Hasilnya, bahwa berdasar konsepsi ilmu politik modern tersebut di atas, maka pangkal tolak menentukan tahun lahirnya Luwu bermula pada waktu masuknya Islam di Luwu yakni tahun 1593. Dari tahun ini kemudian dihitung mundur 13 Raja yang pernah berkuasa sampai masa Raja Simpurusiang. Dengan asumsi 1 Raja masing-masing memiliki periode 25 tahun, maka ditemukanlah angka 1268 sebagai awal mula tahun kejadian Luwu. Angka 21 Januari kemudian dipilih sebagai Tanggal dan Bulan Jadi Luwu karena mengacu pada tanggal dan bulan yang bernilai sejarah dalam mempertahankan Proklamasi Kemerdekaan RI. Tanggal dan bulan tersebut adalah waktu pemberian ultimatum kepada Tentara Sekutu sebelum pecahnya Perlawanan Semesta Rakyat Luwu (23 Januari 1946).

Demikianlah Hari Jadi Luwu ini kemudian ditetapkan melalui Perda pada tanggal 29 November 1994, dan kita mulai merayakan setiap tahunnya. Menurut Prof AS Achmad, Hari Jadi Luwu ini akan membantu kita untuk lebih mengenal akan diri kita sendiri dengan lebih baik, mengenal akan kenyataan yang menyelimuti Luwu, mengenai hakikat dan kemungkinan-kemungkinan yang bakal terjadi. Peringatan Hari Jadi Luwu mengandung motivasi untuk merencanakan dan melaksanakan pembangunan di segala bidang. Dirgahayu Ke 747 Tana Luwu…

Opsal, Opu To Sappaile

Mungkin kita hanya mengenal Opsal atau Opu To Sappaile hanya sekadar nama pusat perbelanjaan dan sebagai salahsatu nama jalan protokol di Kota Palopo. Berangkat dari pesan Bung Karno untuk tidak melupakan sejarah, maka pada tempatnyalah kita lebih mengenal sosok Opu To Sappaile. Peran Opu To Sappaile dalam Perang Luwu sangatlah penting.

Opu To Sappaile sebenarnya bernama asli Andi Baso Lempulle. Ia lahir sekitar tahun 1870 dan merupakan putra dari Andi Tadda Opu Pabbicara Pawelae Ponjalae. Ketika perang 11 September 1905 berakhir, Andi Baso bebas dari tuntutan Belanda. Ia diangkat menjadi Opu Patunru sebagai penghormatan kerajaan terhadap ayahnya, Andi Tadda.

Dua tahun setelah pendudukan Belanda di Luwu, sekitar tahun 1908 ia melamar Datu Luwu, Andi Kambo Opu Daeng Risompa yang berkuasa sejak tahun 1901. Kala itu Andi Kambo telah menjanda.

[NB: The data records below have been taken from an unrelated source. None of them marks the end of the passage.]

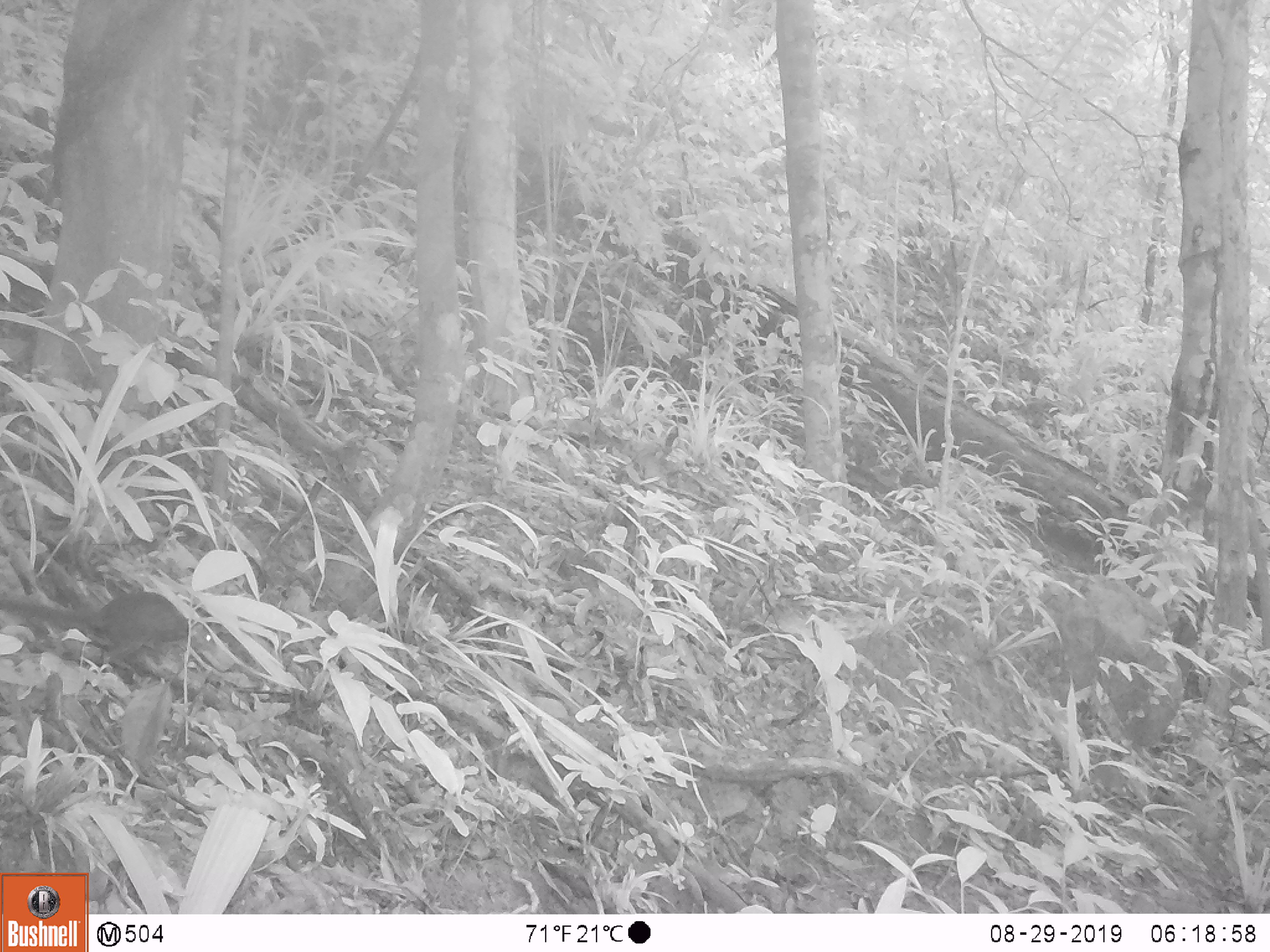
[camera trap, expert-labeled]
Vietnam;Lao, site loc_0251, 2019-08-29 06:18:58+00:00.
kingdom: Animalia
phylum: Chordata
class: Mammalia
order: Scandentia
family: Tupaiidae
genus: Tupaia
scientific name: Tupaia belangeri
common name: northern treeshrew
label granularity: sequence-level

Opu To Sappaile banyak berperan dalam perjuangan Haji Hasan. Beberapa orang mengatakan bahwa pemberontakan Haji Hasan terjadi akibat perintah Opu To Sappaike. Kegagalan yang dialami oleh Belanda dalam menangkap Haji Hasan, juga diakibatkan karena adanya pemberitahuan dari  Andi Baso Lempulle kepada  Haji Hasan sebelum Belanda melakukan penyerangan.

Semua kecurigaan Belanda atas peran Opu To Sappaile dalam membantu perlawanan Haji Hasan diperkuat dengan ditemukannya keris milik Datu Luwu yang digunakan oleh Haji Hasan. Karenanya, setelah Haji Hasan meninggal di penjara Palopo, Andi Baso Lempulle kemudian dipanggil menghadap Assistant Resident Boer. Saat menghadap, ia lalu ditanya tentang kebenaran keris milik Datu Luwu yang dipakai oleh Haji Hasan dalam pemberontakannya melawan Belanda.

Tanpa berbelit-belit, Andi Baso Lemppulle pun membenarkan ucapan Boer. Saat Boer bertanya mengenai mengapa keris itu berada di tangan Haji Hasan, Opu Tosappaile  kembali menjawab dengan tenang. Ia  mengatakan bahwa sebelum belanda datang ke Luwu, keris itu memang biasa dipinjam Haji Hasan.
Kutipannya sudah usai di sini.